Recent historic federal stimulus packages have extended critical unemployment safety net programs, provided immediate cash aid to millions of employed and unemployed Georgians and provided state and local funding to jumpstart Georgia’s recovery. As a result, state lawmakers have an opportunity to target federal and state funding to rebuild Georgia’s economy through racial and gender equity-centered solutions that can support economic mobility for all Georgians. However, more than a year into the COVID-19 pandemic, data shows how some Georgians are beginning to recover, while others have experienced little to no recovery at all.

Publication

State of Working Vermont 2020

In March 2020, almost overnight, businesses shut, schools closed, and jobs disappeared as we hunkered down to slow the spread of the hyper-contagious, deadly coronavirus. After a gradual reopening, infections spiked in the fall, and restrictions were renewed on socializing, travel, and business. If the future is uncertain, this much is clear: The COVID-19 pandemic ended the longest economic expansion in U.S. history, following the Great Recession of 2007 to 2009.

But when the COVID-19 recession hit, many Vermonters had still not recovered from the previous recession. While real (inflation-adjusted) income for those at the top was up 8 percent, those at the bottom saw a 7 percent drop from 2007 to 2019. And there was no improvement in poverty or real median household income by the end of this recovery. To make matters worse, the financial crisis of 2007 followed three decades of stagnant income for many Vermonters along with rising health care, child care, and housing costs, and increasing inequality, as more and more wealth flowed to fewer and fewer people at the top.

Publication

The State of Working Alabama 2021

When the COVID-19 pandemic hit Alabama in March 2020, it didn’t just cause massive human suffering and economic disruption.
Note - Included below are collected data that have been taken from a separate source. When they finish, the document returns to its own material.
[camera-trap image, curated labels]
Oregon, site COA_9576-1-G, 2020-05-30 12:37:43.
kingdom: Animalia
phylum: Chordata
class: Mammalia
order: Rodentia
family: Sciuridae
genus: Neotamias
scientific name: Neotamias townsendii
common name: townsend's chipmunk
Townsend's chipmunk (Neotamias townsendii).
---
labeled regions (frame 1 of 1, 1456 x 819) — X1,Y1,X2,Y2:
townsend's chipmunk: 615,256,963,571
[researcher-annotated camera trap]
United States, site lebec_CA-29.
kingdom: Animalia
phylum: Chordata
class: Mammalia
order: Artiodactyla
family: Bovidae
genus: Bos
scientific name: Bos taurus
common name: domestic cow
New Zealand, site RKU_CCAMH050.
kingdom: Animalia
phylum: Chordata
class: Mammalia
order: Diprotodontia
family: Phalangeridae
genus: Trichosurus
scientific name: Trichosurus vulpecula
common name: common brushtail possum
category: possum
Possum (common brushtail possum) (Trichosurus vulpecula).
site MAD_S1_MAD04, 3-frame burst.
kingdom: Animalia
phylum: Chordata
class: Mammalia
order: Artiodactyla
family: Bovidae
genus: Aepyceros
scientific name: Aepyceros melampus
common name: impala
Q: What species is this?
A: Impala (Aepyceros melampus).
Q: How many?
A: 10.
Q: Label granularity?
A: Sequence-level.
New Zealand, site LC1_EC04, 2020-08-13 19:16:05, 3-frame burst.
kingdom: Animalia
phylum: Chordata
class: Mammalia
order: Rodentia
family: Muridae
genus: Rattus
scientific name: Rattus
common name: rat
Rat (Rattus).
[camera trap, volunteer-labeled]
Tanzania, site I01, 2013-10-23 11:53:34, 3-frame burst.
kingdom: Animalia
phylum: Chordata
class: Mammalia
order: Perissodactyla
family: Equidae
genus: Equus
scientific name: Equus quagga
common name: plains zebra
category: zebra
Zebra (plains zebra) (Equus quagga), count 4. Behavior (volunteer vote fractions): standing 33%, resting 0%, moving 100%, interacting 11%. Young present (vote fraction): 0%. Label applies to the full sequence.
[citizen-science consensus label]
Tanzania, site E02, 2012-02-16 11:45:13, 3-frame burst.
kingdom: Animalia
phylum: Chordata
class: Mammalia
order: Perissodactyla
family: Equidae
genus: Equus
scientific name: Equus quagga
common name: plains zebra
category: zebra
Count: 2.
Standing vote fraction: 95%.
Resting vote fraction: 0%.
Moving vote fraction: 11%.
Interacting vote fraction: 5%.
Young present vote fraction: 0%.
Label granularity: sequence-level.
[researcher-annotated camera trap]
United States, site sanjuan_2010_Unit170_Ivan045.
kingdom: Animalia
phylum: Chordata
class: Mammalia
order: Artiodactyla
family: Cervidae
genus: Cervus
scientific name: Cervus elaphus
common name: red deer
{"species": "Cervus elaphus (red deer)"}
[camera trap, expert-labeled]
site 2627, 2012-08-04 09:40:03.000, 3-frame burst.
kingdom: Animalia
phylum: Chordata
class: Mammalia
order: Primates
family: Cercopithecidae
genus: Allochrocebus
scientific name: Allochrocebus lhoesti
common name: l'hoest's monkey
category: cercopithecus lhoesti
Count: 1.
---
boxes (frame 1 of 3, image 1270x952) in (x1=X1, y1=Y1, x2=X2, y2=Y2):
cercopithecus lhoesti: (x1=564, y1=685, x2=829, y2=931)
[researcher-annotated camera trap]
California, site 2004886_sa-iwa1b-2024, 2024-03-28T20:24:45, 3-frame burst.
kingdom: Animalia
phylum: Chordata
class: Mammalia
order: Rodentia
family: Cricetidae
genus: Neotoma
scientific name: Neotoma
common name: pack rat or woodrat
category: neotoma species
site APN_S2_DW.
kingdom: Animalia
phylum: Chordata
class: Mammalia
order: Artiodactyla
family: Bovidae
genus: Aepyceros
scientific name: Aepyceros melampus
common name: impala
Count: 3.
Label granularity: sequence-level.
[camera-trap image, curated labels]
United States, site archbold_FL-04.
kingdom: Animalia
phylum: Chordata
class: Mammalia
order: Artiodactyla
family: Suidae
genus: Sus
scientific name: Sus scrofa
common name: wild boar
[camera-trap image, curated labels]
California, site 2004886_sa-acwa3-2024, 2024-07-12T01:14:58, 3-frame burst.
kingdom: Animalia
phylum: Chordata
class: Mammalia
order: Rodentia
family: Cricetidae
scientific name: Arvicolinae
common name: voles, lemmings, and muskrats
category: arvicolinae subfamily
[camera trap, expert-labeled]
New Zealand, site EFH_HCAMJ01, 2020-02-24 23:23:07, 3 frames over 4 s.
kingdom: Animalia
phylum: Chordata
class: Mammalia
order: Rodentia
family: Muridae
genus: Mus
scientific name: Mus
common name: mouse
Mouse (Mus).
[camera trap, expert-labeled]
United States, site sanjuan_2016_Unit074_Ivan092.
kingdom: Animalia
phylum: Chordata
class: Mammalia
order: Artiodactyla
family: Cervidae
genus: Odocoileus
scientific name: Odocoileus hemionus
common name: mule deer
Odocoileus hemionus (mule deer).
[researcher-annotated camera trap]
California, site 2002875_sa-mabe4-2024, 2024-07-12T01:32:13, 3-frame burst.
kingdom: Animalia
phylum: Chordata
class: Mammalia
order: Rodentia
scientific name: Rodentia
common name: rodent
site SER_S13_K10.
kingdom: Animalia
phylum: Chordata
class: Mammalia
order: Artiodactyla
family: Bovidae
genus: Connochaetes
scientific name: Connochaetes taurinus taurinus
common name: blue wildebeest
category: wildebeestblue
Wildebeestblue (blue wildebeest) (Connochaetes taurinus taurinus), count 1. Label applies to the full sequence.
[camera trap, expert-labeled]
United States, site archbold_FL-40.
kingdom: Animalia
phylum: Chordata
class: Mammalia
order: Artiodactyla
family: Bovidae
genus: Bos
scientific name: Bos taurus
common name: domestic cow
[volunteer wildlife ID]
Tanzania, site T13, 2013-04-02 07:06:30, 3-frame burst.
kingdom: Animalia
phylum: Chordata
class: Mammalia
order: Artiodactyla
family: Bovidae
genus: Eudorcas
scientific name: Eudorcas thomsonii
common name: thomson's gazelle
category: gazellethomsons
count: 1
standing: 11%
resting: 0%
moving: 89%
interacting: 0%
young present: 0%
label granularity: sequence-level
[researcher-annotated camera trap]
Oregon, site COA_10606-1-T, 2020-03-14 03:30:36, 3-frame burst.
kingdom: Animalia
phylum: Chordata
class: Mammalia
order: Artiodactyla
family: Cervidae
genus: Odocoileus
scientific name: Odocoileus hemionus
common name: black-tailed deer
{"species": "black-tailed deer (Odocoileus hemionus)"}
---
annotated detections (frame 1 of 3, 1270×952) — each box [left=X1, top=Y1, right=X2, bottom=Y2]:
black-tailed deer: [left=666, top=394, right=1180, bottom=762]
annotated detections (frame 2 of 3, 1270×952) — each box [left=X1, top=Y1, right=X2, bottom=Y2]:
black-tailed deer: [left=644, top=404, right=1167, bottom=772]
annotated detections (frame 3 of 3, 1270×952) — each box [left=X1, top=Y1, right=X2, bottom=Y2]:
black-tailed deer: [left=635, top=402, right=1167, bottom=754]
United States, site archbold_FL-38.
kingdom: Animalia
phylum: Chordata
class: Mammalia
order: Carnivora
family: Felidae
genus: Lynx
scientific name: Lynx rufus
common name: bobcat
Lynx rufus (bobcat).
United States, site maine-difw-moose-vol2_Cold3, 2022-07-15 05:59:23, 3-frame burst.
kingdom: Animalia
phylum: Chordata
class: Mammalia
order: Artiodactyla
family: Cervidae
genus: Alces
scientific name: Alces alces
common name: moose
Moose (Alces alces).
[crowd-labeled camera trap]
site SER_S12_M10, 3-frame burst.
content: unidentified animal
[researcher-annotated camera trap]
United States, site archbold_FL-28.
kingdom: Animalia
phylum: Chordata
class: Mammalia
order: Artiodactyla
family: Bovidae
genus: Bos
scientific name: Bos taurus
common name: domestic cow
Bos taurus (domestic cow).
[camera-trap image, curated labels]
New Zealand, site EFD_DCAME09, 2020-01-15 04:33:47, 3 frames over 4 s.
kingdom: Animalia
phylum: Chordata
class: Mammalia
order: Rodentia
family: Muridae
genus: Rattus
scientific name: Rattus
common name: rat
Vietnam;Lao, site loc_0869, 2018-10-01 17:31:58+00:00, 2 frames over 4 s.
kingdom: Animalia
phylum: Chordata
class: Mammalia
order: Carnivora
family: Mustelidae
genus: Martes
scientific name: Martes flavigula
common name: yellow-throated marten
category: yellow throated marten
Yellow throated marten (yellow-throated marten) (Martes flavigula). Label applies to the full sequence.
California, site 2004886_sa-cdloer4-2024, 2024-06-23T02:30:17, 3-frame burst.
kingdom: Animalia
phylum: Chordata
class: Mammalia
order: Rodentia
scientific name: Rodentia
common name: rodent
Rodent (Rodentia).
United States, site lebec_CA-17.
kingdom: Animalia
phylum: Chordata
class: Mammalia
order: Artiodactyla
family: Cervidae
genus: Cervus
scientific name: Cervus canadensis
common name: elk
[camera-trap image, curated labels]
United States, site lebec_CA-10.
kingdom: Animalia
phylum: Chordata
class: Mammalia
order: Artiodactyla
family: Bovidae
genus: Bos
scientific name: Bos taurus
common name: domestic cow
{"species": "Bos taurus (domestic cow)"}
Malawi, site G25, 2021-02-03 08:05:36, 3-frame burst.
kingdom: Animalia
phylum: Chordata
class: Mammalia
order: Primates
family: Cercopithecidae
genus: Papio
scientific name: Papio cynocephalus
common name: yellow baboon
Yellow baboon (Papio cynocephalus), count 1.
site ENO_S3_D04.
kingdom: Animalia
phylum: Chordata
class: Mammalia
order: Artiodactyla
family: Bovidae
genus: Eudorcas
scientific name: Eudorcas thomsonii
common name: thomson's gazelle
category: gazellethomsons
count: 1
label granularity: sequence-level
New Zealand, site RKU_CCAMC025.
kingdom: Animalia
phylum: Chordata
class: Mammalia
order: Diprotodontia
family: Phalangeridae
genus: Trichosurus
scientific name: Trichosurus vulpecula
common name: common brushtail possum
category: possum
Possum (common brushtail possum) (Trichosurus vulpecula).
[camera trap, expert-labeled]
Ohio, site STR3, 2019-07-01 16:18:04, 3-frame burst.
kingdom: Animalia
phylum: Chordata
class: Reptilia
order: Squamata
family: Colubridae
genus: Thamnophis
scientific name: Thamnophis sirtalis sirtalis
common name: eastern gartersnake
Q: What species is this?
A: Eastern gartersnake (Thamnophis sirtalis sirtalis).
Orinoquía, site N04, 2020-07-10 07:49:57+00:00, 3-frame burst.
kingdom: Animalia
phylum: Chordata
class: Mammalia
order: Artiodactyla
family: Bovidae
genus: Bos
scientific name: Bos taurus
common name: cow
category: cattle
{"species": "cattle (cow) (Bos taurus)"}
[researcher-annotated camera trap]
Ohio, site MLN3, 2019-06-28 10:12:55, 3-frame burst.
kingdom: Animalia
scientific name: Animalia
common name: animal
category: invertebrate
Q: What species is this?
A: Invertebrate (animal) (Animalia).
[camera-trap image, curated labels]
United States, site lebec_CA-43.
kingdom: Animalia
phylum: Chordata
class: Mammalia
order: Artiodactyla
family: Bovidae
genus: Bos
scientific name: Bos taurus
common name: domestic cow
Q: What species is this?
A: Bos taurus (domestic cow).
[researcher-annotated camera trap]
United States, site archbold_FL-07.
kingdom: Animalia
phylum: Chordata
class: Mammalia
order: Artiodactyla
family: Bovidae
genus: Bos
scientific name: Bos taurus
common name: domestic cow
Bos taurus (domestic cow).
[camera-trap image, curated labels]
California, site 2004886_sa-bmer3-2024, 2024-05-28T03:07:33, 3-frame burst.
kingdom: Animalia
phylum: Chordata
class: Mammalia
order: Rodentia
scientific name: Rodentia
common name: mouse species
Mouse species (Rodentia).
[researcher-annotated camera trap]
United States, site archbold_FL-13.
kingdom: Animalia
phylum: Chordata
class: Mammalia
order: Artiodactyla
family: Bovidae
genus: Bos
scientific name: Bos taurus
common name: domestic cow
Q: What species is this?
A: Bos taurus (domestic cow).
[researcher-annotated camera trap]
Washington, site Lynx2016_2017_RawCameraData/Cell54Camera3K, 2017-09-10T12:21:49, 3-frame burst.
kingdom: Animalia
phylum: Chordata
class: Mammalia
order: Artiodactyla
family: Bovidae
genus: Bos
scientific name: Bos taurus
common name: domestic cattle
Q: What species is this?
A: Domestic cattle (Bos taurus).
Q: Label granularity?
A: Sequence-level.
It also revealed suffering and disruption that have long existed and that policymakers have long neglected – or even perpetuated.

COVID-19 has laid bare deep racial inequities in Alabama’s economy and social system that have left our state unprepared to meet the needs of its people in this disaster. As the workers predominantly on the front lines, women and people of color bore the brunt of the economic meltdown. They also simultaneously have suffered greater exposure to the virus that caused it.

Alabama has a weak safety net for struggling families and an approach to economic growth that all too often leaves workers underprotected and underpaid. This ongoing policy legacy has exacerbated the damage that the virus has wreaked on the state’s working people.

In The State of Working Alabama 2021, Alabama Arise explores COVID-19’s significant and negative impacts on the state’s workforce. We also look ahead to outline a state and federal policy agenda for repairing the damage – not by repeating the policy mistakes of the past, but by charting a new path toward a more equitable economy marked by broadly shared prosperity.